Problem details —
In the news article about the Walkden house fire, what food had burnt dry on the kitchen hob?

── Given text

Manchester Evening News

Couple leap from bedroom window to escape inferno

- By CHARLOTTE DOBSON charlotte.dobson@trinitymir­ror.com @dobsonMEN

A MAN has spoken of the moment he and his wife leapt from an upstairs window to escape a huge fire which left her badly injured and their dog dead.

Malcolm and Karen Catterall managed to get away from the vicious blaze at their house on Lakeside Avenue in Walkden on Monday night.

Their pet Labrador, Pluto, did not survive.

The property went up in flames when their son Correy, 23, returned from work at around 11pm.

The couple had left a pan of food on a low heat on the kitchen hob to keep it warm for Correy, and then gone up to bed.

Yet the pan of mushy peas had burnt dry in just 15 minutes. The family believe the back-draught caused by Correy opening the front door resulted in a fire ball ripping through the house.

Malcolm, a former serviceman in the Royal Navy, grabbed his wife and their pet Labrador to make an escape through the back bedroom window.

Malcolm, 53, said he had seconds to decide how they were all going to get away from the fire.

He jumped out of the first floor window into the back garden and was then followed by Karen.

Though Malcolm caught his wife as she landed, Karen broke both her heels and is now in the Royal Bolton Hospital. She also suffered from smoke inhalation.

But in the chaos of the blaze as Malcolm helped his injured partner, Pluto broke loose and ran back into the flames.

“At the time I had to make the call between my dog or my wife,” said Malcolm.

“I did have hold of him but he started to panic and ran off. The problem is, he’s deaf. We were shouting him but he wouldn’t have been able to hear us.

────
── Given records

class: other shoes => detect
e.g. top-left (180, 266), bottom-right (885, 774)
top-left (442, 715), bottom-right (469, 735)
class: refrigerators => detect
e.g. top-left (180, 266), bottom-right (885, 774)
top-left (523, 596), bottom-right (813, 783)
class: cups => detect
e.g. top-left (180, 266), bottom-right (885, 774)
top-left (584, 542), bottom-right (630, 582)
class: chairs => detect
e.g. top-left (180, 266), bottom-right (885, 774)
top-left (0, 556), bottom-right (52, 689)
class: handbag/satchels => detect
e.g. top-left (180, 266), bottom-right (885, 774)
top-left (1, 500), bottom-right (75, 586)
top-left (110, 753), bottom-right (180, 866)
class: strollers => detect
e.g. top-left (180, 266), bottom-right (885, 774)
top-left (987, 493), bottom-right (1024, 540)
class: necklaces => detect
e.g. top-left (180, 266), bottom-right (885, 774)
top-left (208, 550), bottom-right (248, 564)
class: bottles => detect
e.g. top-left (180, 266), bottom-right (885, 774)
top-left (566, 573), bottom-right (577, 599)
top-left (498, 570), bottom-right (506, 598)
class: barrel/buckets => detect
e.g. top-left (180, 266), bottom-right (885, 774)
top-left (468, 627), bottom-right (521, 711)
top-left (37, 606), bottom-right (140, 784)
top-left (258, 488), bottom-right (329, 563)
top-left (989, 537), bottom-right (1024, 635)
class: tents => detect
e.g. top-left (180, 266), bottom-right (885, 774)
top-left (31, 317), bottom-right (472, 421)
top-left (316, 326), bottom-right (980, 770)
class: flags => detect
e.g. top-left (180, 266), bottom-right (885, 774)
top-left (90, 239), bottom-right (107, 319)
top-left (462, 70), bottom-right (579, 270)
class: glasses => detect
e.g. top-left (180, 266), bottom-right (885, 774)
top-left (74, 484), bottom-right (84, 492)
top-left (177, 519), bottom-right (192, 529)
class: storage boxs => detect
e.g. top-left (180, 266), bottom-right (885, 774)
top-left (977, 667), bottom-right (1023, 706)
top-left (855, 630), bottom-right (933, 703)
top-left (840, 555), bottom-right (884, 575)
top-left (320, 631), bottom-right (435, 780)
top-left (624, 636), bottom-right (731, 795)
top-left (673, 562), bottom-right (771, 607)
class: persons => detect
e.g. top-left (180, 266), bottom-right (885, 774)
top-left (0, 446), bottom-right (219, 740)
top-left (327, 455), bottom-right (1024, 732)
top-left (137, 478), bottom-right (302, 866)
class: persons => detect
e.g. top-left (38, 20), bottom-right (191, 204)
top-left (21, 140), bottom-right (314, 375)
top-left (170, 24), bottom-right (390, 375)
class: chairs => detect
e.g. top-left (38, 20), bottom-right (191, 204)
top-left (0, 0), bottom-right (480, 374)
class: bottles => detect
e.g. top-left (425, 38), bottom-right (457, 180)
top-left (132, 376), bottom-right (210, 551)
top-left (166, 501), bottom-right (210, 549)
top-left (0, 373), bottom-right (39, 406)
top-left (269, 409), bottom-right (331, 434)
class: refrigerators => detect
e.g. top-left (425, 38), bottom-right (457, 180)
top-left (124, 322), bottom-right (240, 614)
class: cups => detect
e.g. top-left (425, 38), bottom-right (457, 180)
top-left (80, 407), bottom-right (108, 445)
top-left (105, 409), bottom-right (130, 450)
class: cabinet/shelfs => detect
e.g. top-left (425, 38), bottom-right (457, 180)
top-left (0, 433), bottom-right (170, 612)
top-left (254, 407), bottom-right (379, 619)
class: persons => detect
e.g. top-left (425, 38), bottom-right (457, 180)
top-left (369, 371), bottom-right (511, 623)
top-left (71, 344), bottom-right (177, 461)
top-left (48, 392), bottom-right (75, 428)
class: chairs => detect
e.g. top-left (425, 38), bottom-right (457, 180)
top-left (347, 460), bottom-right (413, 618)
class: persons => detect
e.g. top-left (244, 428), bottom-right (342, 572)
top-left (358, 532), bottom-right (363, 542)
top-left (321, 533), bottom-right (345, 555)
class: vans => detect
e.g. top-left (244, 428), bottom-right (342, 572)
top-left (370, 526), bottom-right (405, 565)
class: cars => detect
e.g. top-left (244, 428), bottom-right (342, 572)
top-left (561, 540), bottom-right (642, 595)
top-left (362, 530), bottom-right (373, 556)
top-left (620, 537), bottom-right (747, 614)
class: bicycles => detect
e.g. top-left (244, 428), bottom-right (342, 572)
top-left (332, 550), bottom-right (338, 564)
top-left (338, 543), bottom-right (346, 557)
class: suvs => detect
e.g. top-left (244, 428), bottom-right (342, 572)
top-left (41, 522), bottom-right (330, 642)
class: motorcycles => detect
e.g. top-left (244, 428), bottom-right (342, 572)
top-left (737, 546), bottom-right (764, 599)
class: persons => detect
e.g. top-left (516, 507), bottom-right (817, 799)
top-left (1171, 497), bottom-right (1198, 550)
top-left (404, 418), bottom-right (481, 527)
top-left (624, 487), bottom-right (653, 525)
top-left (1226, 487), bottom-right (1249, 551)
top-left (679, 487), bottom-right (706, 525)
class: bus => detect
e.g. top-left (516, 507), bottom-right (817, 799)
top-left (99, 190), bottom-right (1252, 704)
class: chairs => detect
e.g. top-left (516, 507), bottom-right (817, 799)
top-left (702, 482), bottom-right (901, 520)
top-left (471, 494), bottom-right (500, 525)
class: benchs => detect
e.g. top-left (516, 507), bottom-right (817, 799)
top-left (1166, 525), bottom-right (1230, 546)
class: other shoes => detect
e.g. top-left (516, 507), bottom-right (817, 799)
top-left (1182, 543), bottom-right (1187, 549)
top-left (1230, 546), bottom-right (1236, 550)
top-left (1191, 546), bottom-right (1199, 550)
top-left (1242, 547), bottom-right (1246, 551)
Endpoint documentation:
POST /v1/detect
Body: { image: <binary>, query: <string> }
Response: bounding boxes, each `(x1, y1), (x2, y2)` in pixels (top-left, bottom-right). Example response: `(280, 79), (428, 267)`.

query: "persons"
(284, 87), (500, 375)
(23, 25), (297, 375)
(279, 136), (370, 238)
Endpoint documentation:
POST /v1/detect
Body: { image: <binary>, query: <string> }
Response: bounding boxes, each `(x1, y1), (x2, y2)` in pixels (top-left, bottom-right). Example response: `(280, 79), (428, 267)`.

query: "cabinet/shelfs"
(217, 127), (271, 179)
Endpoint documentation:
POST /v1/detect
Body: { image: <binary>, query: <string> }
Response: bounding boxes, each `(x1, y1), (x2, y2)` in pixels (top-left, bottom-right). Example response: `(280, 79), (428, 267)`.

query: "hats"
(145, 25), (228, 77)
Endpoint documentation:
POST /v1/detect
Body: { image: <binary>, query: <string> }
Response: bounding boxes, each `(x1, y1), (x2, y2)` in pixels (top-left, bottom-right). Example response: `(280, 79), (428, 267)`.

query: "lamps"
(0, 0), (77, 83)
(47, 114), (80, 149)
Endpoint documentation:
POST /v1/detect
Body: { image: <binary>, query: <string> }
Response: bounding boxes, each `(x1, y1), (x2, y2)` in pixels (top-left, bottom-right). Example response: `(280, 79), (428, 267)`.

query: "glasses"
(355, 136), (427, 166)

────

Response area —
A pan of mushy peas.